A business plan that sets out an overly ambitious pace of growth can undermine a company’s previous success. Trkulja says: “A recruitment company that I worked with had flourished in its current location and decided to open in two new cities simultaneously, signing two new leases and hiring two new teams. When management wasn’t able to dedicate sufficient time in all three locations, one of the offices closed after 18 months due to continued losses. A better strategy would have been to open one office at a time, waiting until it was profitable, and learning from any mistakes before opening the second.”

Stay agile

Having multiple revenue streams reduces reliance on one market while still supporting growth, so it pays to explore any opportunities to diversify. 

For tech firm UK Connect, coronavirus was a catalyst for growth. The company was thriving before the pandemic, but focused on only one niche: the construction sector. The crisis prompted them to explore other sectors that could benefit from their telecoms, wireless, and technology services.

Founder PJ Farr says: “Since the first lockdown we’ve started working with the MOD to establish wireless infrastructure at a reactivated training camp, which led to further defence projects and the establishment of a new rapid-response service, suitable for any industry needing emergency telecoms and wireless services, even in the most remote locations.

“My advice to growth firms is to be as agile as possible and implement a strategy that allows you to respond to the current frenetic state of the marketplace. This way, your business will evolve and expand as you ride the shifting socio-economic current.”

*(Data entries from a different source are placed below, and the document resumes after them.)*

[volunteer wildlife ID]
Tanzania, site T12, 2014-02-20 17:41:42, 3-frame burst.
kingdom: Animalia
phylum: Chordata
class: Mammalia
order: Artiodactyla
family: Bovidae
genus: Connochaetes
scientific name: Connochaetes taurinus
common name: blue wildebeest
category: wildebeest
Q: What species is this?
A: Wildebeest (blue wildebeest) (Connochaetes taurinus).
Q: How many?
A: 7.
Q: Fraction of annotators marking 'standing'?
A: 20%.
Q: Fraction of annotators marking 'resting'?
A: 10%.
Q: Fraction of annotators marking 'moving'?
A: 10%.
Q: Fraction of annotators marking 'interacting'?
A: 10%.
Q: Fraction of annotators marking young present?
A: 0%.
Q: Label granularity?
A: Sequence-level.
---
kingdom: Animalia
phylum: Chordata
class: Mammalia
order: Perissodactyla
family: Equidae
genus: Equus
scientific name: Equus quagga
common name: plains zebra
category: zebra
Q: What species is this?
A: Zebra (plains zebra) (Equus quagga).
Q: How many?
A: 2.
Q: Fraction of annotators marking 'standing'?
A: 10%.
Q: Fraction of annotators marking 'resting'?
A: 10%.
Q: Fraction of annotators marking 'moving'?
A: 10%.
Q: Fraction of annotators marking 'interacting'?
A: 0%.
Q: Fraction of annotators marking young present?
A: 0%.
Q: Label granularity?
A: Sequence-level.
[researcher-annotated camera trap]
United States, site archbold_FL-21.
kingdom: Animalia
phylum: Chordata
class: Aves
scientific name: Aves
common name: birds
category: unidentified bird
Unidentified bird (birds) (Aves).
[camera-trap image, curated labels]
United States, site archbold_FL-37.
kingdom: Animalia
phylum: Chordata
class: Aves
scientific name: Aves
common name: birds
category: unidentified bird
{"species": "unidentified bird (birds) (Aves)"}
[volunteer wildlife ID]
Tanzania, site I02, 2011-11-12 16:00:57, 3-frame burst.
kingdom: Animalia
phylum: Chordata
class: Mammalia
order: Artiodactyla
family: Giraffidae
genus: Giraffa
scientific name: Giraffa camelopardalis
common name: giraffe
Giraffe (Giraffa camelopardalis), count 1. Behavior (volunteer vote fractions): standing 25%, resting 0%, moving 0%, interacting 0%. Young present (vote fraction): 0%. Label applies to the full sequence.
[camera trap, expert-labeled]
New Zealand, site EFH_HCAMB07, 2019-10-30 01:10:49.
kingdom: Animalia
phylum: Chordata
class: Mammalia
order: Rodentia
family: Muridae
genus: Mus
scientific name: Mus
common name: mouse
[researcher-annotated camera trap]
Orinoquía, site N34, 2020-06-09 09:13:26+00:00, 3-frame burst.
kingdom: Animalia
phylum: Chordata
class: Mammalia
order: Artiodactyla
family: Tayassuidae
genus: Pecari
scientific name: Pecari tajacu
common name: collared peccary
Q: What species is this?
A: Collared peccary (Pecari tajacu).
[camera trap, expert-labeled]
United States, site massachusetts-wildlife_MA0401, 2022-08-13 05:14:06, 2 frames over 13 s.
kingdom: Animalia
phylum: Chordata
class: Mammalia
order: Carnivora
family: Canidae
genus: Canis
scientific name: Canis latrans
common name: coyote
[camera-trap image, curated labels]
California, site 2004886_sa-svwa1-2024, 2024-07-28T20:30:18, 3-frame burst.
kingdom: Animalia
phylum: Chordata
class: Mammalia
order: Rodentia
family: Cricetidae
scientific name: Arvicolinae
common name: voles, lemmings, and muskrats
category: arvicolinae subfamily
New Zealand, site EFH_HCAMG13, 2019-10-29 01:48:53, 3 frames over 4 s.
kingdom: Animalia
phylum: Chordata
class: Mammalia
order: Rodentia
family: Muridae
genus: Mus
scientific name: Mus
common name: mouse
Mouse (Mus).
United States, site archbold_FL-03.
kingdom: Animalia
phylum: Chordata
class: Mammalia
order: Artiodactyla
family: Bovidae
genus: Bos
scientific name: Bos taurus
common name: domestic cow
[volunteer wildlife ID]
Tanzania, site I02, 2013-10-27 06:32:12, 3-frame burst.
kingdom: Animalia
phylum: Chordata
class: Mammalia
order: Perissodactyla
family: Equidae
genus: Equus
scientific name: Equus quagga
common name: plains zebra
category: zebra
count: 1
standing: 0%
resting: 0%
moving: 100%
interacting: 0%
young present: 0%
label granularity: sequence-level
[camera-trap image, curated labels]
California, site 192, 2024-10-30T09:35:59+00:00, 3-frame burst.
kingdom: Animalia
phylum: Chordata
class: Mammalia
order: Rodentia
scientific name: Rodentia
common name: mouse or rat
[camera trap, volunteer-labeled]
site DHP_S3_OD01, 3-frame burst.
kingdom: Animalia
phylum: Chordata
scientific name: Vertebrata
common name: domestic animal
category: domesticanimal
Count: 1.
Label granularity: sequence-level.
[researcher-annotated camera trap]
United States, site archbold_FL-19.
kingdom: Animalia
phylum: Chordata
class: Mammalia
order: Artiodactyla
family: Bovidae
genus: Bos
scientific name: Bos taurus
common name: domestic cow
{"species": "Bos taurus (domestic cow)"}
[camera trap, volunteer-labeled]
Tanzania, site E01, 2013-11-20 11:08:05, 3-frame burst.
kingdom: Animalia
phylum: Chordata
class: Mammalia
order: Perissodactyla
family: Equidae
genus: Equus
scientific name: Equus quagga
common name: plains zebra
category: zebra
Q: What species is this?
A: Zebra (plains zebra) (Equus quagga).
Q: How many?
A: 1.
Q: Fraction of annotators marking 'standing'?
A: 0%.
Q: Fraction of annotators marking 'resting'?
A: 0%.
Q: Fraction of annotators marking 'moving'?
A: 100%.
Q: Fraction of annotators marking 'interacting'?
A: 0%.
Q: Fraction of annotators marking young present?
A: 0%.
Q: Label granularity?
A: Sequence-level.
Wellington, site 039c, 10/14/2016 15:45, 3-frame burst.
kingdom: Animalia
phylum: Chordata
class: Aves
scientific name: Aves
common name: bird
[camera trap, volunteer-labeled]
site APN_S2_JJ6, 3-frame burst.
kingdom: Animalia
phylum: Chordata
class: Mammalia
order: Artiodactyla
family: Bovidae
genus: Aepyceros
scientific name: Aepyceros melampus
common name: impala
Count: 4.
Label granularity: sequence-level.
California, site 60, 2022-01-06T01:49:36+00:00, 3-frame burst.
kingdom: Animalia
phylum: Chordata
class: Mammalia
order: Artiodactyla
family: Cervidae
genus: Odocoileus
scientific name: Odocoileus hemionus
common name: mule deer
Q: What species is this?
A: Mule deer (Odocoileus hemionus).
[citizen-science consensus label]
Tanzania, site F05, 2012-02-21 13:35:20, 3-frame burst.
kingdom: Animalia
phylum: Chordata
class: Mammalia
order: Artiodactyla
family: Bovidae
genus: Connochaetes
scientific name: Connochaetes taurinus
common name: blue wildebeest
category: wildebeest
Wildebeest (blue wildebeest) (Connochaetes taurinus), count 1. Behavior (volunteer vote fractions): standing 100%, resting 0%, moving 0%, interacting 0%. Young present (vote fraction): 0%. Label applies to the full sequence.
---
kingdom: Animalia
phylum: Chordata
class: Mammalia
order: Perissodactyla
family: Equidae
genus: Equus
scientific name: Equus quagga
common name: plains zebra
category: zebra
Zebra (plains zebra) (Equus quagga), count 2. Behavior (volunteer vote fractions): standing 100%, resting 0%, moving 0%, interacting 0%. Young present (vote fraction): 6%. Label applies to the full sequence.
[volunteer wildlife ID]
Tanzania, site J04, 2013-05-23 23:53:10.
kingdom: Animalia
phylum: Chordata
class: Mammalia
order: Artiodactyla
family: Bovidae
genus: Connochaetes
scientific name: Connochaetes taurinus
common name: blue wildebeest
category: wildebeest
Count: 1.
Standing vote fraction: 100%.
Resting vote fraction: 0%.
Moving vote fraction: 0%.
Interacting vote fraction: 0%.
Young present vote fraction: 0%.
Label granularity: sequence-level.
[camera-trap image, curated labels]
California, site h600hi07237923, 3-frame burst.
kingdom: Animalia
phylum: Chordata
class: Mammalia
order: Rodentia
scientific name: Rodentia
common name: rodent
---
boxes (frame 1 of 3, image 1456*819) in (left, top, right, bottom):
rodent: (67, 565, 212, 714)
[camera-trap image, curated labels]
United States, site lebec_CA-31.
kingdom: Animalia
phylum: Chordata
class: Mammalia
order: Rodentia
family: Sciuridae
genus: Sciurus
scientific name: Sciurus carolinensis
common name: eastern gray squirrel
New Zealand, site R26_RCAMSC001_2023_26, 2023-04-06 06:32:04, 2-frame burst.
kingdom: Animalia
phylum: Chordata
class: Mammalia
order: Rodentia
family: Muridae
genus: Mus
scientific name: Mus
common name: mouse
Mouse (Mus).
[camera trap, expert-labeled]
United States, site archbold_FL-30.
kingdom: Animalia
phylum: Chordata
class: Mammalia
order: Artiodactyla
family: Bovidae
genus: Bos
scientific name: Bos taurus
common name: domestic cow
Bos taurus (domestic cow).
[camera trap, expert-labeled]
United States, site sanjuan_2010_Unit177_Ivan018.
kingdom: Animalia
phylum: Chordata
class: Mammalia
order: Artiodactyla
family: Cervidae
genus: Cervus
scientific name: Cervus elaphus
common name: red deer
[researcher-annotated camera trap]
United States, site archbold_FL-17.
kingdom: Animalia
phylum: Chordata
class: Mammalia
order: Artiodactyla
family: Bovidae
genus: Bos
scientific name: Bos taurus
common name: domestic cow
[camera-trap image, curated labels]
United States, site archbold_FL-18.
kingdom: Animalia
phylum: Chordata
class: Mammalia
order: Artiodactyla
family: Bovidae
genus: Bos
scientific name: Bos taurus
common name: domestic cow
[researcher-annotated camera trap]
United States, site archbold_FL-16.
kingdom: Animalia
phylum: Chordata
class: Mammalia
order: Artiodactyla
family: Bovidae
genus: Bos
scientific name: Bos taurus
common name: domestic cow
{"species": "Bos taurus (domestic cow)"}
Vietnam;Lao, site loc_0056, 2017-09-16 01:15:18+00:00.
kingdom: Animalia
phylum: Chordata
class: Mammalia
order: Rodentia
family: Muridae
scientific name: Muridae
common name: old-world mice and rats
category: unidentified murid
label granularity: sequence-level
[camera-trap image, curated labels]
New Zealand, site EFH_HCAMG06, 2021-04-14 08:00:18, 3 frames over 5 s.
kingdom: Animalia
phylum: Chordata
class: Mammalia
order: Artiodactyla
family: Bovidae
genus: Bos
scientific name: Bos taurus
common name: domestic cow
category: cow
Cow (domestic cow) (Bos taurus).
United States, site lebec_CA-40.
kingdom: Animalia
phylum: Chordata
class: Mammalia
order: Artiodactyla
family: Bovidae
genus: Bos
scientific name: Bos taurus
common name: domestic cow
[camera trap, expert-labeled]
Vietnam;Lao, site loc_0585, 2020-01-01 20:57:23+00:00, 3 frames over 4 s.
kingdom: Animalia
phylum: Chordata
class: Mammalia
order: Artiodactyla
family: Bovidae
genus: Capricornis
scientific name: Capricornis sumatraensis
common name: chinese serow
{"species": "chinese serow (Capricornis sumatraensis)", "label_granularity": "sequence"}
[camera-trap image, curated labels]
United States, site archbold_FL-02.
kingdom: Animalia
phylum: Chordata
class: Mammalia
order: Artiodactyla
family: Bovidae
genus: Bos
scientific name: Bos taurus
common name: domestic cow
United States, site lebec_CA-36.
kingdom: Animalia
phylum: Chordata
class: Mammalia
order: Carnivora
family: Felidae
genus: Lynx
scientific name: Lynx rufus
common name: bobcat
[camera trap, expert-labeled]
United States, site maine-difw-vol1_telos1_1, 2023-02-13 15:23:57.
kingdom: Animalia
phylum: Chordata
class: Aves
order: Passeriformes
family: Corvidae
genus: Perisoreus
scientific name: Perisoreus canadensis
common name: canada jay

Include employees in the plan

A flexible and engaged ‘can do’ workforce is pivotal to next-stage growth. A business is only as good as its people and therefore needs to nurture and support them so that they are prepared to respond positively and creatively to sudden, last-minute changes. Employees should also be made aware of their monthly or quarterly targets and the potential consequences if these are not achieved.

Transparency is a key leadership trait, especially when steering a business and its team through a crisis, but it is equally important during scale-up, as changes take place and new opportunities and challenges arise. Clear and regular communication with employees is essential. 

“If everyone in the team is aware of the targets and goals, they will have a better understanding of the decisions that are being made and how they can contribute,” says Mills-Sheffield.